- _Stated problem_:
Please reproduce the part of the Great Lakes passage that opens with the words containing "This was a clear" and closes with "witnessed since 1980.".

Here’s one example of what you would have seen in late 1990’s media:

 

From The Christian Science Monitor, 1997:

“Fast-rising water use and global warming together could cause the water level in the Great Lakes to drop up to three feet and outflow to the St. Lawrence River to fall by a quarter over the next 40 years, a new report says…”

“We know there are going to be water shortages in the United States after the turn of the century,” says Sarah Miller, co-author of the report by Great Lakes United, a Toronto-based environmental umbrella group. “If we don’t do something now, we’re putting the lakes at risk.”

(Clayton, M., 1997, February. Shrinking Great Lakes: Where is All the Water Going? Christian Science Monitor.)

 

 

It goes without saying that, to the media who are more than eager to publish doomsday prognostications, this impending calamity was irrefutable – the apocalyptic dryness was, in fact, already upon us. (And it must be remembered that one out of every six school children goes to bed thirsty.) The thin blue decline curve of a thousand graphs showed that the Great Lakes would be five desiccated Saltan Seas by the end of the century.

This was a clear call to action and since neither the common people of Canada nor of the United States could be relied on to vote for a solution to a problem that no clear majority really saw as a problem and certainly would not have reached consensus on solutions for, it was up to the unelected bureaucracy to act. And so, the Union of Concerned Scientists and the Ecological Society of America stepped in, producing an initial report which concluded that:

1) Great Lakes levels would almost certainly be in decline by 2030

2) The period and thickness of ice cover would continue the decline witnessed since 1980.

- _Listing_:
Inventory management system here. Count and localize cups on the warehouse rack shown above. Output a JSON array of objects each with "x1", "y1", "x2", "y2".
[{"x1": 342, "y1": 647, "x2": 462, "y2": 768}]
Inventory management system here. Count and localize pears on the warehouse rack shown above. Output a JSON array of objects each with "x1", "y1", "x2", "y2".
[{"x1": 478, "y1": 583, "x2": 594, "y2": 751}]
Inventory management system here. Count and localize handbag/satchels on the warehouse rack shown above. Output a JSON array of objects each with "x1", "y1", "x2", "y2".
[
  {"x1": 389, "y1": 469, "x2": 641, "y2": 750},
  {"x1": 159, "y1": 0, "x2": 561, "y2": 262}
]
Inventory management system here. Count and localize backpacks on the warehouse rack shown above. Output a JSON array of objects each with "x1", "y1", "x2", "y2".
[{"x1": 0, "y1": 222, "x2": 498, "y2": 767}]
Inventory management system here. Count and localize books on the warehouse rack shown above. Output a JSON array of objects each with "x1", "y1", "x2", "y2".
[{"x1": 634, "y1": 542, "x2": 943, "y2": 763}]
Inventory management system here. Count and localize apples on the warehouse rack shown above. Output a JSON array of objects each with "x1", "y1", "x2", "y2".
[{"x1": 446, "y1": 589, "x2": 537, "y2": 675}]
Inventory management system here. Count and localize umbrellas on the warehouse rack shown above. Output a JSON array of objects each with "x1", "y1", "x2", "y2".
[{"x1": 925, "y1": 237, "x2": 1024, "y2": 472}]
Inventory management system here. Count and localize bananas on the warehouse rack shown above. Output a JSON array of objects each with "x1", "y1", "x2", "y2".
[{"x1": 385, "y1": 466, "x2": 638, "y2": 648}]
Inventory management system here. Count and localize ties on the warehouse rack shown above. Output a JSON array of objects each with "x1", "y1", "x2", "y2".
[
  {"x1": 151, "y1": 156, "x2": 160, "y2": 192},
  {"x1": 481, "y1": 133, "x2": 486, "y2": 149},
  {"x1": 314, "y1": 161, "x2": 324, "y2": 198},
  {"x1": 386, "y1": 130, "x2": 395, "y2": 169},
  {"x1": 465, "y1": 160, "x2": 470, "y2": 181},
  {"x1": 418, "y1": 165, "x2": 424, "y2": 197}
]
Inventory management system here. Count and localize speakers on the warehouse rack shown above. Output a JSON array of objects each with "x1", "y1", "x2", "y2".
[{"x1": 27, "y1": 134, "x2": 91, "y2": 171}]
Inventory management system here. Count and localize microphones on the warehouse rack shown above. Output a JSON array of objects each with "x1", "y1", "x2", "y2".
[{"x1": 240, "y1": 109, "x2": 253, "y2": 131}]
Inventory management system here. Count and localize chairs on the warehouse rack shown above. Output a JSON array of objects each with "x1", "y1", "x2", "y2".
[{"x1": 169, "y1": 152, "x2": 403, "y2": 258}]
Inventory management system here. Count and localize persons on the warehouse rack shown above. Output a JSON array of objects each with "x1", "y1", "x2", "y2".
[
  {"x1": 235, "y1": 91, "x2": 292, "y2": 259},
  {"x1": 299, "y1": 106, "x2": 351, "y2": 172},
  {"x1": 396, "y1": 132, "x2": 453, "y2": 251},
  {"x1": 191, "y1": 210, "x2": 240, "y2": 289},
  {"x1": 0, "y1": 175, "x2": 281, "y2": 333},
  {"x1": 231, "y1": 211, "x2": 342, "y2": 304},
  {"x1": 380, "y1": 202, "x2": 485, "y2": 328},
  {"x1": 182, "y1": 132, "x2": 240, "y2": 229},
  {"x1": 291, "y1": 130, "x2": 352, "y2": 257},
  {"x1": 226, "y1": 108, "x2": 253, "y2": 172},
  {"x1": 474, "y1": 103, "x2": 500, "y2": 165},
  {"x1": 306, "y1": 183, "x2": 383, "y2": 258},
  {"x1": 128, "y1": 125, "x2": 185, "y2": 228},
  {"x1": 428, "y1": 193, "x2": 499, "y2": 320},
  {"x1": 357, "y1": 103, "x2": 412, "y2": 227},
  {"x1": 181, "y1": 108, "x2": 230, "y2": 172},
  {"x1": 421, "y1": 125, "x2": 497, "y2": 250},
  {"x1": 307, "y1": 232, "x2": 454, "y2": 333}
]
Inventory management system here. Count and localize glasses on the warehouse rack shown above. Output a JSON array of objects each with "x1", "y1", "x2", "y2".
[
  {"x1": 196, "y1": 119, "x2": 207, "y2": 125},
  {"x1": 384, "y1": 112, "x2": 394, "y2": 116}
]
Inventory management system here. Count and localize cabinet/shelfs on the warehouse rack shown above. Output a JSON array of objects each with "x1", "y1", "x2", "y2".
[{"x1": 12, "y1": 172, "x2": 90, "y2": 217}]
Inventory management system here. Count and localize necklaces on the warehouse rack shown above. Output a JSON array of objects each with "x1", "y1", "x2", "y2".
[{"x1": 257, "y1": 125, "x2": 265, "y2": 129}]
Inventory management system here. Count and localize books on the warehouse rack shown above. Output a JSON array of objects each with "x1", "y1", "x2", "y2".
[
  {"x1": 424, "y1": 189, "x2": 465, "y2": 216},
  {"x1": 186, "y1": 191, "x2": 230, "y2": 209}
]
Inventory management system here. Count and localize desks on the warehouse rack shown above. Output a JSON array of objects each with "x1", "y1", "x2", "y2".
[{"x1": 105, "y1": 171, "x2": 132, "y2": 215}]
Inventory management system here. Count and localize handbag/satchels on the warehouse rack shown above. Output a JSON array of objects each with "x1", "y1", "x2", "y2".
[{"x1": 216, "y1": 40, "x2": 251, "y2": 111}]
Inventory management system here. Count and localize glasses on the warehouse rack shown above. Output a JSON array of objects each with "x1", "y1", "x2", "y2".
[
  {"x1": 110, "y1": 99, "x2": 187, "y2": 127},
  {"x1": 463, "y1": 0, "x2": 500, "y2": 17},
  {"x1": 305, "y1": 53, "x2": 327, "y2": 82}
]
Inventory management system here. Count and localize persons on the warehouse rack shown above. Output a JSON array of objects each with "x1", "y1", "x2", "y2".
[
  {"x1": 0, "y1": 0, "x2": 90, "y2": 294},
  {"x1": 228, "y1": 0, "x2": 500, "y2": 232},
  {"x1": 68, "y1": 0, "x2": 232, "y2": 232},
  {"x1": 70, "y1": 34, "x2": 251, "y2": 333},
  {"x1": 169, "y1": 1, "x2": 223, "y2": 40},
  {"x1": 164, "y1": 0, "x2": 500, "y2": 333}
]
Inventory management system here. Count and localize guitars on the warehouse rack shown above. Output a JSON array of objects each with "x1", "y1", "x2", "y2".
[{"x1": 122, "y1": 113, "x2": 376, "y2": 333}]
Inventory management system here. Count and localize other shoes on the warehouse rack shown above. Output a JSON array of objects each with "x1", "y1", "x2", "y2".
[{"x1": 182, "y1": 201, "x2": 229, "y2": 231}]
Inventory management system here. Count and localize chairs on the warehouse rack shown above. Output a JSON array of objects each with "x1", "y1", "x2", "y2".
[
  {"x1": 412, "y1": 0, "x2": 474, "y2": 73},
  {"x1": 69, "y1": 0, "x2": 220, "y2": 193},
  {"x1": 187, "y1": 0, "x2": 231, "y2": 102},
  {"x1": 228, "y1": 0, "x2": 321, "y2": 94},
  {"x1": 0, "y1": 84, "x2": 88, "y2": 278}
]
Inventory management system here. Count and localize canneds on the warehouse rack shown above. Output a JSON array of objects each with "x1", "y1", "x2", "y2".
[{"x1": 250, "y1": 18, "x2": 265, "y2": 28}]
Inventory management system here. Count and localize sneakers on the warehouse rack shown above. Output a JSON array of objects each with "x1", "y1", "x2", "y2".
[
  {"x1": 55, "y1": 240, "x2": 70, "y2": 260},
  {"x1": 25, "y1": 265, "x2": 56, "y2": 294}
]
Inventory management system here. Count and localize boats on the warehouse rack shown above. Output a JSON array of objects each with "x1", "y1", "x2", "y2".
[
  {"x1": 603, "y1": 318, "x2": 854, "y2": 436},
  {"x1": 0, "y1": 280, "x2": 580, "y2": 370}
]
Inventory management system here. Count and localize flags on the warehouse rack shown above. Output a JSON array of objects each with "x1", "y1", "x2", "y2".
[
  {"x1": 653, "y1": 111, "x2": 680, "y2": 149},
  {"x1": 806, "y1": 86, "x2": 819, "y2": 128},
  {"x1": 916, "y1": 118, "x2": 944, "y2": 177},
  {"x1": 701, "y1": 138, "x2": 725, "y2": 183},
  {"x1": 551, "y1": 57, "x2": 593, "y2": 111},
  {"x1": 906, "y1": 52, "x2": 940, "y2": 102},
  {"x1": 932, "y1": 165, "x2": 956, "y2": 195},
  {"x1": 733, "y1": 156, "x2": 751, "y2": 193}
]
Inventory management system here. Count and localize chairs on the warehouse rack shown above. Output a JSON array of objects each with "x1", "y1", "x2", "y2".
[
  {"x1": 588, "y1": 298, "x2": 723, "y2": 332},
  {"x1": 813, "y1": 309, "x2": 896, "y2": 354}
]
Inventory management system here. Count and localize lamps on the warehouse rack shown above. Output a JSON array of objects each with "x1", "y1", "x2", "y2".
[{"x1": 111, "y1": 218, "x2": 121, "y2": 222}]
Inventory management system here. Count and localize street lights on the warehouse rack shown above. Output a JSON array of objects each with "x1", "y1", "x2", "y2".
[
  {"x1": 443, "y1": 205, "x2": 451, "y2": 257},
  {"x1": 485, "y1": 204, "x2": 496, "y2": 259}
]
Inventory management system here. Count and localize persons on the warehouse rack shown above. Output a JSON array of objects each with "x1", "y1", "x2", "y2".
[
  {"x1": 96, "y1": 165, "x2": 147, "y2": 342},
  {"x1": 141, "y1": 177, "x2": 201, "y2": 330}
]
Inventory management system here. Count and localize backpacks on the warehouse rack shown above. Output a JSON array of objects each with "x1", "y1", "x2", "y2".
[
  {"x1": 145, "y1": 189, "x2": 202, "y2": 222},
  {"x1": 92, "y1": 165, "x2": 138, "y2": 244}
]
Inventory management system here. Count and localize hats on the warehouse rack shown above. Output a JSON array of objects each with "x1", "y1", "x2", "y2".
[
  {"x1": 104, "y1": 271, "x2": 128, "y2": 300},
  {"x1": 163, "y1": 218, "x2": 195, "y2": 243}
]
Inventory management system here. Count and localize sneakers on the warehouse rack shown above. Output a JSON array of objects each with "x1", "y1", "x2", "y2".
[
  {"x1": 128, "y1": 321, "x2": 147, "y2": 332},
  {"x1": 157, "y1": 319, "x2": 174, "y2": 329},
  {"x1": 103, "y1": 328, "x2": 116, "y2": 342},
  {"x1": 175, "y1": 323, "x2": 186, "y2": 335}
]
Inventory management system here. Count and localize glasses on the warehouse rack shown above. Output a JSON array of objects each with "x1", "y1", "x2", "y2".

- _Answer_:
This was a clear call to action and since neither the common people of Canada nor of the United States could be relied on to vote for a solution to a problem that no clear majority really saw as a problem and certainly would not have reached consensus on solutions for, it was up to the unelected bureaucracy to act. And so, the Union of Concerned Scientists and the Ecological Society of America stepped in, producing an initial report which concluded that:

1) Great Lakes levels would almost certainly be in decline by 2030

2) The period and thickness of ice cover would continue the decline witnessed since 1980.